◆ **What this task involves**: Reproduce all of the material below verbatim, leaving out the pictures.

◆ **Information supplied**:
— Begin —

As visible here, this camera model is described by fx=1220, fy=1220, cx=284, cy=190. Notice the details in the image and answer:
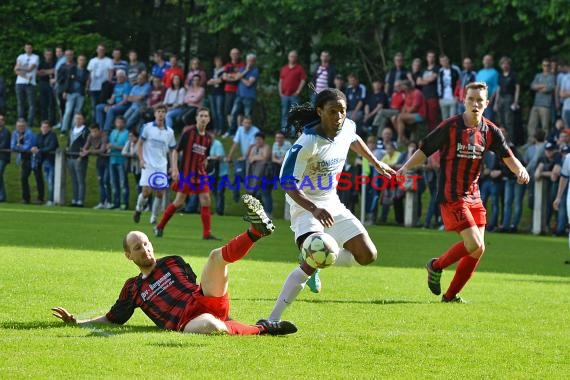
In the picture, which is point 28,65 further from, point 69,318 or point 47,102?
point 69,318

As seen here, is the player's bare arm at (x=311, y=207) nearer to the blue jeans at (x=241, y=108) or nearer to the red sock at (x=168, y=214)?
the red sock at (x=168, y=214)

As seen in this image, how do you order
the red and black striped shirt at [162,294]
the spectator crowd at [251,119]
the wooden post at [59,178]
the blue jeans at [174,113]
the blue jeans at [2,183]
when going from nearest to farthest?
1. the red and black striped shirt at [162,294]
2. the spectator crowd at [251,119]
3. the blue jeans at [174,113]
4. the wooden post at [59,178]
5. the blue jeans at [2,183]

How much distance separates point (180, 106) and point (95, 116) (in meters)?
3.03

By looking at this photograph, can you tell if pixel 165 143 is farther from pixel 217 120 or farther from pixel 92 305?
pixel 92 305

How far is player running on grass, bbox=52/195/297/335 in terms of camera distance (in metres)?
8.59

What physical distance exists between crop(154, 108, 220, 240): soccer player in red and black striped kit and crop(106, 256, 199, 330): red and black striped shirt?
10428mm

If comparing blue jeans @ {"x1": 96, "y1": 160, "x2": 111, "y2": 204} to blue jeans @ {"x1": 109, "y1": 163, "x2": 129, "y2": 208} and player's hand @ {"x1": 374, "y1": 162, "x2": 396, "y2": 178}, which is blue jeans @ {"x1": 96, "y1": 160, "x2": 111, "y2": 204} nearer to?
blue jeans @ {"x1": 109, "y1": 163, "x2": 129, "y2": 208}

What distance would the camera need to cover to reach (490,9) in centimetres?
3172

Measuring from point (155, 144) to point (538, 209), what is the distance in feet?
28.7

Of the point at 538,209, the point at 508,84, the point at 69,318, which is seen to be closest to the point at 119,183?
the point at 508,84

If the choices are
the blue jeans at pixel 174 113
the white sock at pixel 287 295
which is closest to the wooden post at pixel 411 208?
the blue jeans at pixel 174 113

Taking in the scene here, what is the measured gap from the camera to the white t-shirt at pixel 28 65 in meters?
33.1

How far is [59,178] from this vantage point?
31.3 metres

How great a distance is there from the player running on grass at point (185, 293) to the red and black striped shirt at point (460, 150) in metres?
3.57
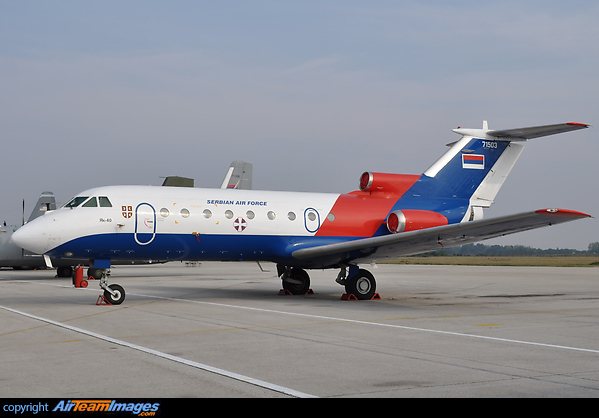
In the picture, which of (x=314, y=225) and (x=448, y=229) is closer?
(x=448, y=229)

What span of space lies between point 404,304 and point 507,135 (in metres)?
7.00

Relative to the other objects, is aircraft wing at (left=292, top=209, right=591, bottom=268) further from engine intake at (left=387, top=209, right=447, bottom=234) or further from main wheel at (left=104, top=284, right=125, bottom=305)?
main wheel at (left=104, top=284, right=125, bottom=305)

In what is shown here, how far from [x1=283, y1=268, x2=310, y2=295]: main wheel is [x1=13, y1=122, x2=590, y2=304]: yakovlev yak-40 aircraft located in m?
0.03

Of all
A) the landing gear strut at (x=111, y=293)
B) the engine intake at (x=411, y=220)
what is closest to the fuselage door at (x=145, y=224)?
the landing gear strut at (x=111, y=293)

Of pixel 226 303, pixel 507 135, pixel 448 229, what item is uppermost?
pixel 507 135

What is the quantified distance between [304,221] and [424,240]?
3.97m

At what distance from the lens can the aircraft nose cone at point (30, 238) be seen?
15867mm

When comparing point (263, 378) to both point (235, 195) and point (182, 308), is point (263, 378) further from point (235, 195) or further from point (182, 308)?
point (235, 195)

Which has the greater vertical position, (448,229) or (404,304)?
(448,229)

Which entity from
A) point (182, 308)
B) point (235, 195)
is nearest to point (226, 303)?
point (182, 308)

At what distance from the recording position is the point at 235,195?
18625 mm

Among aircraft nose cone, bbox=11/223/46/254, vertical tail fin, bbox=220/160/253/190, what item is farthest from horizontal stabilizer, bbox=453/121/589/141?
vertical tail fin, bbox=220/160/253/190
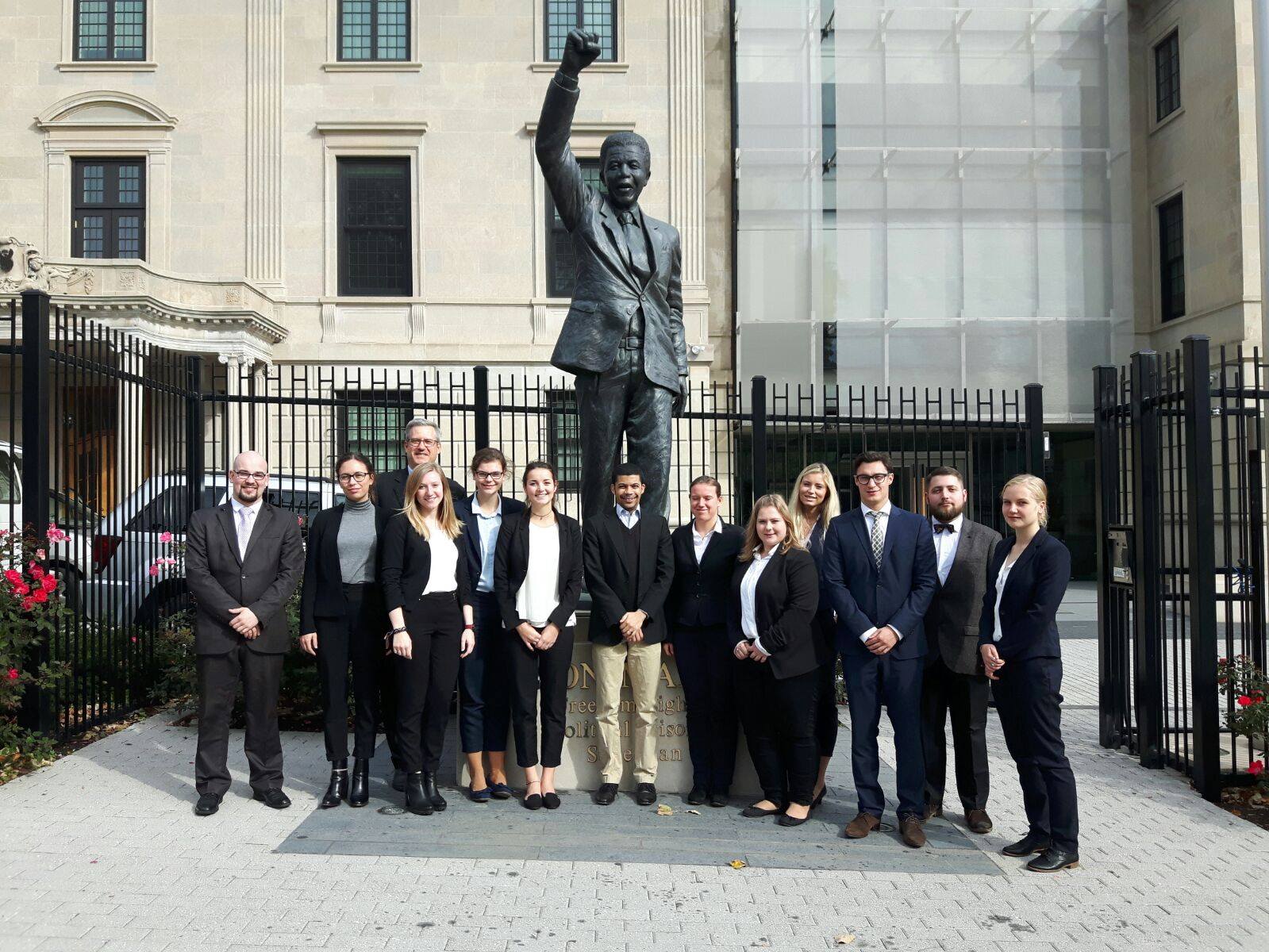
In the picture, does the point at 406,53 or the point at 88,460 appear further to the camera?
the point at 406,53

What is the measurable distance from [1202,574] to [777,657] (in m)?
2.89

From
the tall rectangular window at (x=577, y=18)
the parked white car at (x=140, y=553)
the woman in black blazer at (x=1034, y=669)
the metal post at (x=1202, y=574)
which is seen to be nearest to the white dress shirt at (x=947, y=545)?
the woman in black blazer at (x=1034, y=669)

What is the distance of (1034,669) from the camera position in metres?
5.36

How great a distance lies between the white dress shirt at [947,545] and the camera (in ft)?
19.8

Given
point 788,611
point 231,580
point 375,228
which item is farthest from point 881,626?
point 375,228

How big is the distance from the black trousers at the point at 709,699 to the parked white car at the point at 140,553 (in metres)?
3.27

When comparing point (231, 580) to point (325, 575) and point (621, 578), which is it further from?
point (621, 578)

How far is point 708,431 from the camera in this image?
72.5 feet

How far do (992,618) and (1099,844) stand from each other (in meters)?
1.35

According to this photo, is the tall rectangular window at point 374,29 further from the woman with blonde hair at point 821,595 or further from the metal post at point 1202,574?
the metal post at point 1202,574

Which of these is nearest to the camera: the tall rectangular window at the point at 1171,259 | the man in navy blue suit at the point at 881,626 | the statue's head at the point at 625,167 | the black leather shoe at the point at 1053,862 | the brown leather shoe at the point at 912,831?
the black leather shoe at the point at 1053,862

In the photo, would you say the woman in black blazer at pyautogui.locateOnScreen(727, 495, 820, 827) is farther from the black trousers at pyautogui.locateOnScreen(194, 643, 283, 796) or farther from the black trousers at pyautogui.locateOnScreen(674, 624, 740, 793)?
the black trousers at pyautogui.locateOnScreen(194, 643, 283, 796)

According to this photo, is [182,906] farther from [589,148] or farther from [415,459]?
[589,148]

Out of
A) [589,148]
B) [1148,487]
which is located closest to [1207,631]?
[1148,487]
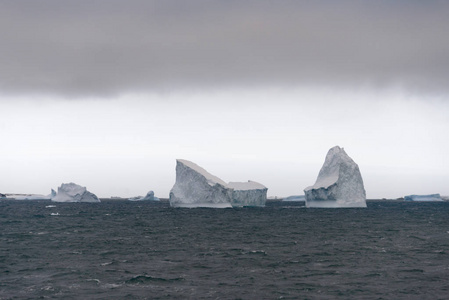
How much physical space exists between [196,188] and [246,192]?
36.6 ft

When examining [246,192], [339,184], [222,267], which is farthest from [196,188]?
[222,267]

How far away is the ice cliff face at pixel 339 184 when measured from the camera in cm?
7138

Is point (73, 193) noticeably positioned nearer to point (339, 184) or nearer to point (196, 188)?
point (196, 188)

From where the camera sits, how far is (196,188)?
2790 inches

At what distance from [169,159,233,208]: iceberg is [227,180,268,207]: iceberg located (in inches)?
173

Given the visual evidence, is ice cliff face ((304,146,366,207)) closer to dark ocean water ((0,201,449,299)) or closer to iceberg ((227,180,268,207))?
iceberg ((227,180,268,207))

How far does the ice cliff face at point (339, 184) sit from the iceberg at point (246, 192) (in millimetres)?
8810

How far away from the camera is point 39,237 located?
119ft

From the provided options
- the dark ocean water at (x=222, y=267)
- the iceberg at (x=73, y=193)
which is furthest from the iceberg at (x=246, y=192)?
the dark ocean water at (x=222, y=267)

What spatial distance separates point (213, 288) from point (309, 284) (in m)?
3.74

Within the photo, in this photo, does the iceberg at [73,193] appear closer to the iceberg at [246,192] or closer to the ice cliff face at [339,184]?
the iceberg at [246,192]

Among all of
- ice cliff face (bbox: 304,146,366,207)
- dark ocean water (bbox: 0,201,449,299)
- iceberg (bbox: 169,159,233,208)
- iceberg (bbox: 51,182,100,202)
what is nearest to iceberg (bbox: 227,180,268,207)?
iceberg (bbox: 169,159,233,208)

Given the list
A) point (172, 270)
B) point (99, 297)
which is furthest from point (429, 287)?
point (99, 297)

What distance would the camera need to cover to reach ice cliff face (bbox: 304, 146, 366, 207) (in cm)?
7138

— End —

◆ **Task result**:
As visible here, this camera model is described by fx=1220, fy=1220, cx=284, cy=190. Notice the details in the image and answer:
In the picture, which is point 28,65 further from, point 69,318 or point 47,102?
point 69,318

As seen here, is the player's bare arm at (x=311, y=207) nearer to the blue jeans at (x=241, y=108) or nearer to the red sock at (x=168, y=214)?
the red sock at (x=168, y=214)

As seen in this image, how do you order
the red and black striped shirt at [162,294]
the spectator crowd at [251,119]
the wooden post at [59,178]
the blue jeans at [174,113]
the blue jeans at [2,183]
when going from nearest to farthest?
1. the red and black striped shirt at [162,294]
2. the spectator crowd at [251,119]
3. the blue jeans at [174,113]
4. the wooden post at [59,178]
5. the blue jeans at [2,183]

How much distance separates point (180, 106) and point (95, 116) (in meters)?
3.03

By looking at this photograph, can you tell if pixel 165 143 is farther from pixel 217 120 or farther from pixel 92 305?
pixel 92 305

How far is player running on grass, bbox=52/195/297/335 in terms of camera distance (in metres)?
8.59

What physical distance exists between crop(154, 108, 220, 240): soccer player in red and black striped kit and crop(106, 256, 199, 330): red and black striped shirt?
10428mm

If comparing blue jeans @ {"x1": 96, "y1": 160, "x2": 111, "y2": 204} to blue jeans @ {"x1": 109, "y1": 163, "x2": 129, "y2": 208} and player's hand @ {"x1": 374, "y1": 162, "x2": 396, "y2": 178}, which is blue jeans @ {"x1": 96, "y1": 160, "x2": 111, "y2": 204} nearer to?
blue jeans @ {"x1": 109, "y1": 163, "x2": 129, "y2": 208}

What distance would the camera need to cover to reach (490,9) in centimetres?
3172

Measuring from point (155, 144) to point (538, 209), what is the distance in feet?
28.7

Of the point at 538,209, the point at 508,84, the point at 69,318, which is seen to be closest to the point at 119,183?
the point at 508,84

If the choices are
the blue jeans at pixel 174 113
the white sock at pixel 287 295
which is closest to the wooden post at pixel 411 208?
the blue jeans at pixel 174 113

Taking in the scene here, what is the measured gap from the camera to the white t-shirt at pixel 28 65 in meters?
33.1

How far is [59,178] from this vantage point?
31.3 metres

How great a distance is there from the player running on grass at point (185, 293) to the red and black striped shirt at point (460, 150) in metres?
3.57
In the picture, which of (x=314, y=225) and (x=448, y=229) is closer?
(x=448, y=229)

What span of space lies between point 404,304 and point 507,135 (in metres)?
7.00

Relative to the other objects, is aircraft wing at (left=292, top=209, right=591, bottom=268) further from engine intake at (left=387, top=209, right=447, bottom=234) or further from main wheel at (left=104, top=284, right=125, bottom=305)?
main wheel at (left=104, top=284, right=125, bottom=305)

In what is shown here, how far from [x1=283, y1=268, x2=310, y2=295]: main wheel is [x1=13, y1=122, x2=590, y2=304]: yakovlev yak-40 aircraft located in m?
0.03

Of all
A) the landing gear strut at (x=111, y=293)
B) the engine intake at (x=411, y=220)
what is closest to the fuselage door at (x=145, y=224)?
the landing gear strut at (x=111, y=293)

Of pixel 226 303, pixel 507 135, pixel 448 229, what item is uppermost?
pixel 507 135

What is the quantified distance between [304,221] and [424,240]?
3.97m

At what distance from the lens can the aircraft nose cone at point (30, 238) be seen?
15867mm

When comparing point (263, 378) to both point (235, 195) and point (182, 308), is point (263, 378) further from point (235, 195) or further from point (182, 308)?
point (235, 195)

Which has the greater vertical position, (448,229) or (404,304)?
(448,229)

Which entity from
A) point (182, 308)
B) point (235, 195)
is nearest to point (226, 303)?
point (182, 308)

At what distance from the recording position is the point at 235,195?
18625 mm

Among aircraft nose cone, bbox=11/223/46/254, vertical tail fin, bbox=220/160/253/190, what item is farthest from horizontal stabilizer, bbox=453/121/589/141?
vertical tail fin, bbox=220/160/253/190
In the picture, does the point at 406,53 or the point at 88,460 appear further to the camera?
the point at 406,53

What is the measurable distance from [1202,574] to [777,657] (in m)?
2.89

From
the tall rectangular window at (x=577, y=18)
the parked white car at (x=140, y=553)
the woman in black blazer at (x=1034, y=669)
the metal post at (x=1202, y=574)
which is seen to be nearest to the white dress shirt at (x=947, y=545)?
the woman in black blazer at (x=1034, y=669)

What is the distance of (1034,669) from the camera position in metres?
5.36

How great a distance lies between the white dress shirt at [947,545] and the camera (in ft)?
19.8

Given
point 788,611
point 231,580
point 375,228
which item is farthest from point 881,626?
point 375,228

How big is the distance from the black trousers at the point at 709,699 to the parked white car at the point at 140,553 (in metres)?
3.27

When comparing point (231, 580) to point (325, 575) and point (621, 578), which is it further from?
point (621, 578)

How far is point 708,431 from the camera in this image?
72.5 feet

How far do (992,618) and (1099,844) stand from each other (in meters)?
1.35

According to this photo, is the tall rectangular window at point 374,29 further from the woman with blonde hair at point 821,595 or further from the metal post at point 1202,574?
the metal post at point 1202,574

Which of these is nearest to the camera: the tall rectangular window at the point at 1171,259 | the man in navy blue suit at the point at 881,626 | the statue's head at the point at 625,167 | the black leather shoe at the point at 1053,862 | the brown leather shoe at the point at 912,831?
the black leather shoe at the point at 1053,862

In the photo, would you say the woman in black blazer at pyautogui.locateOnScreen(727, 495, 820, 827) is farther from the black trousers at pyautogui.locateOnScreen(194, 643, 283, 796) or farther from the black trousers at pyautogui.locateOnScreen(674, 624, 740, 793)?
the black trousers at pyautogui.locateOnScreen(194, 643, 283, 796)

According to this photo, is [182,906] farther from [589,148] or farther from [415,459]?
[589,148]

Out of
A) [589,148]
B) [1148,487]
which is located closest to [1207,631]?
[1148,487]
How much physical space exists between [196,188] and [246,192]?
36.6 ft

When examining [246,192], [339,184], [222,267], which is farthest from [196,188]?
[222,267]

How far away is the ice cliff face at pixel 339 184 when measured from the camera in cm?
7138

Is point (73, 193) noticeably positioned nearer to point (339, 184) or nearer to point (196, 188)?
point (196, 188)

From where the camera sits, how far is (196,188)?
2790 inches

At what distance from [169,159,233,208]: iceberg is [227,180,268,207]: iceberg located (in inches)?
173

Given the visual evidence, is ice cliff face ((304,146,366,207)) closer to dark ocean water ((0,201,449,299)) or closer to iceberg ((227,180,268,207))?
iceberg ((227,180,268,207))

How far does the ice cliff face at point (339, 184) sit from the iceberg at point (246, 192) (in millimetres)?
8810

How far away from the camera is point 39,237 located?
119ft

From the provided options
- the dark ocean water at (x=222, y=267)
- the iceberg at (x=73, y=193)
which is furthest from the iceberg at (x=246, y=192)?
the dark ocean water at (x=222, y=267)

What spatial distance separates point (213, 288) from point (309, 284) (in m)?
3.74

Within the photo, in this photo, does the iceberg at [73,193] appear closer to the iceberg at [246,192] or closer to the ice cliff face at [339,184]?
the iceberg at [246,192]

Among all of
- ice cliff face (bbox: 304,146,366,207)
- dark ocean water (bbox: 0,201,449,299)
- iceberg (bbox: 169,159,233,208)
- iceberg (bbox: 51,182,100,202)
what is nearest to iceberg (bbox: 227,180,268,207)?
iceberg (bbox: 169,159,233,208)

Given the list
A) point (172, 270)
B) point (99, 297)
which is furthest from point (429, 287)?
point (99, 297)

What distance would the camera need to cover to reach ice cliff face (bbox: 304, 146, 366, 207) (in cm)?
7138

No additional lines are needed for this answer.